Setiap saat, setiap kali merasa gelisah dan kesepian, terkadang saya mengingat diri saya adalah seorang gembala yang lupa mengikat domba-domba miliknya dengan kencang, sehingga mereka terlepas. Lalu dengan penuh penyesalan, pada akhirnya saya berteriak pada angin: Ini memang salahku! Aku memang ceroboh, tidak berguna dan pahit. Maafkan aku!
Terkadang saya memang berbuat naif, tidak fokus, bersiul, melakukan hal-hal yang bisa digantikan oleh anak tujuh tahun; menyimak datangnya arah angin, mengakui telah mengunci pintu dengan benar dan baik pada Ibu, bertanya pada tukang somay keliling: berapa harga tusukan sate-sate ini? Mengapa awan terlihat seperti ubur-ubur? "Apakah kau melihat malaikatku?"
Tapi, rasa-rasanya saya harus bersyukur, setiap kali, misalnya, melihat penampilan daun gugur. Pasrah dari keinginan mengatur. Sikap seekor lalat terperangkap yang membenturkan kepalanya sendiri di hadapan kaca, yang sama sekali tidak membuatnya gegar otak. Itu adalah rasa syukur. Rasa syukur, apa pun itu, semestinya patut dihirup seperti jari-jari bunga dengan membiarkan jari-jari kita terluka karena tertancap duri-durinya.

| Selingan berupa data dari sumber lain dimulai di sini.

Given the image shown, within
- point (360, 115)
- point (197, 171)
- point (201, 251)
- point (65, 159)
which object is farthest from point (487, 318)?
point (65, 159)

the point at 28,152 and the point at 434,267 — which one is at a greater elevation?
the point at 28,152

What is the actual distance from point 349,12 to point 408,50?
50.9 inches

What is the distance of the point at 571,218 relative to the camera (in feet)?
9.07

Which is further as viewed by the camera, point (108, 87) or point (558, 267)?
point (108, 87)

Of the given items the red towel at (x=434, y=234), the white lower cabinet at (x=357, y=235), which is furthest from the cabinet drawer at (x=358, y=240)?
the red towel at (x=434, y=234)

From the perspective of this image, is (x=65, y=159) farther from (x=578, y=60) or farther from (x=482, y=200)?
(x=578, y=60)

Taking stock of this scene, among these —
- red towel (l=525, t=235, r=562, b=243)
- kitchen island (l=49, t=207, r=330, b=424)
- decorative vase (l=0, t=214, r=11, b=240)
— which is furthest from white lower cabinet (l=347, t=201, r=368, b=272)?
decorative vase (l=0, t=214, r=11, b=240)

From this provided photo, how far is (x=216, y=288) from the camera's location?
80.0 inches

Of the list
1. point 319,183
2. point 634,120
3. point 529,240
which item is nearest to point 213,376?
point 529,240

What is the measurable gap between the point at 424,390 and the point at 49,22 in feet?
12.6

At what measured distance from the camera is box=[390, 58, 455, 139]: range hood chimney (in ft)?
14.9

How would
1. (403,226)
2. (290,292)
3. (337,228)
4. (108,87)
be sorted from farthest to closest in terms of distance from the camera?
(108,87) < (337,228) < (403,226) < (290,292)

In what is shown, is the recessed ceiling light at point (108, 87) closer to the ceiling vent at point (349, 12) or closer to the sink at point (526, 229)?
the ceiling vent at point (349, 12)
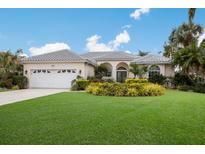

Ada orang-orang yang melalui hari-harinya dengan terus menggigit giginya kuat-kuat. Ada orang yang membuat keputusan salah, tapi ia mempercayainya dengan penuh ritus. Ada seseorang yang pergi ke toko sebelah hanya untuk membeli kapur barus yang ingin digunakannya untuk menghalangi jalan semut-semut kecil, sementara seekor cicak menempel di langit-langit siap menunjukan karma, memberaki kepalanya. Dan setelah kembali dari kamar mandi, setelah waktu ke waktu yakin, kita dibikin dari gundukan pasir yang rapuh di tepi pantai.... Jadi dengan apa saya bisa terus percaya dapat melihatmu tersenyum kembali dari keinginan hidup, yang saya kira, kesepian adalah rencana pergi ke laut, memandang ombak, membekaskan telapak kaki ke pasir dan pulang malam hari, dan tidur dengan menutup selimut sampai dagu. Hingga saya mampu bergumam, saya belum menemukannya. Belum!
Saya kesepian. Terjebak. Menyusut sepeti batu karang dan kebahagiaan menjauh tanpamu. Sepenting inikah yang kamu inginkan? Selamat tahun baru untukmu, selagi seseorang menutupi tubuhnya hingga dagu.
Ritual Lima Menit, 02 januari 2017
(*) Tulisan ini adalah beberapa rangkaian status FB saya. Setelah menikmati Barry Manillow, mendadak saya ingin menyatukannya menjadi bagian yang utuh. Now some people say happiness takes so very long to find.... saya dapatkan dari lirik Can't Smile Without You yang juga dari beliau. Dan saya rasa, kalian perlu mendengarkannya.